I spent several years with my family in a rather primitive house. We tried to
minimize use of power when possible to save money and not be dependent on it.
As a result, our refrigeration needs were minimal.

For several months, we started shutting off the main power circuit into the
house for one day a week, usually Saturday or Sunday (and banning the use of
battery-powered gadgets). It was awesome. No phone calls, no humming of the
refrigerator, no ability to distract oneself easily with the PC or a movie or
the radio. We would eat basic meals, go on walks, or just sit around the
house/property on our own and reflect. I'd read more.
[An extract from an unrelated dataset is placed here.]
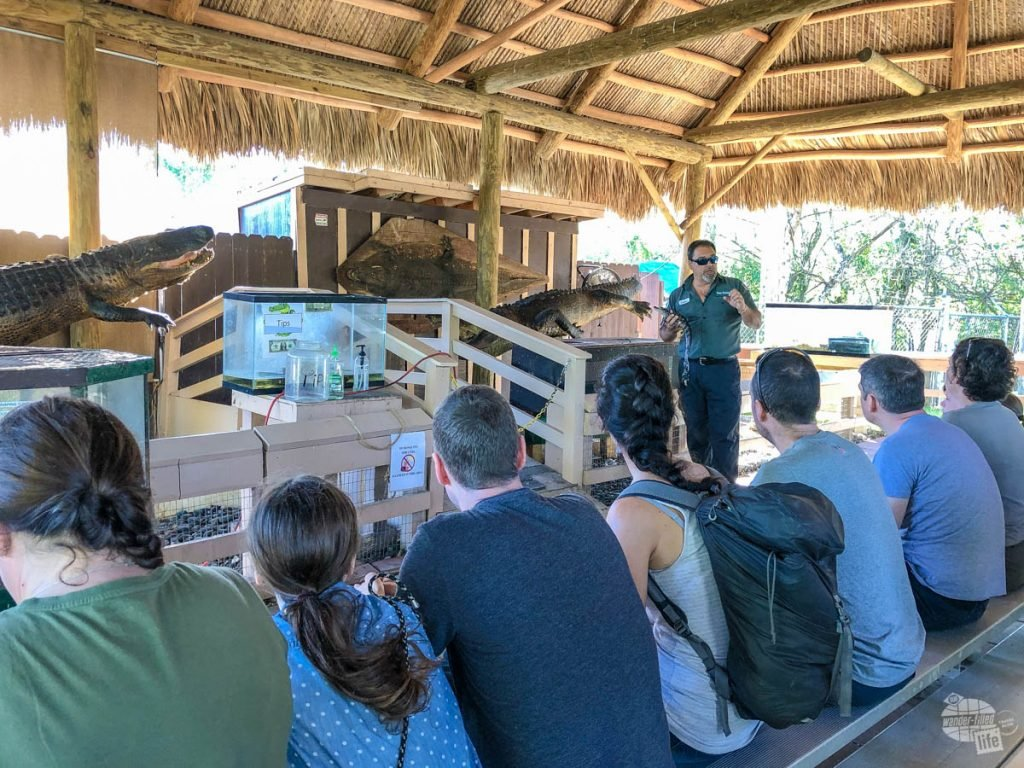 One of the guides at Coopertown Airboat giving a talk about gators before we when our airboat ride.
The evenings were often
spent playing cards together, often by the wood stove, with candles, talking
more, drinking wine.

I miss those days, and someday hope to return to such a situation. This isn't
some kind of snobbery. Such silence and freedom -- such idle time -- is good
for the mind, body, and soul (at least that's what I personally believe). I
encourage people to experience such peace when they can.

------
ygra
Of course, having a smartphone doesn't really force you to check it
obsessively every two minutes or be literally glued to its screen. To me at
least it's nice that I can check e-mail, Twitter and the web while not at home
or ask a service for directions.

But I don't feel in any way forced that my life needs to revolve around this
little computer in my pocket. I can still enjoy my surroundings and talk to
actual people. Heck, I sometimes even miss calls because my ringtone defaults
to “no one else should be annoyed by it” but that's ok – just because I carry
a cellphone doesn't mean I must use that connectedness at all times.

------
kaolinite
A little while ago my smartphone's screen smashed and it took 2-3 weeks for it
to be fixed. During that time, I came to the conclusion that I didn't need a
smartphone. Eventually my phone was returned and I loved it again and can't
imagine leaving the house without it. Simon is probably right - leaving it at
home for a month would probably be a good thing - but unless forced, I just
can't bring myself to be without it.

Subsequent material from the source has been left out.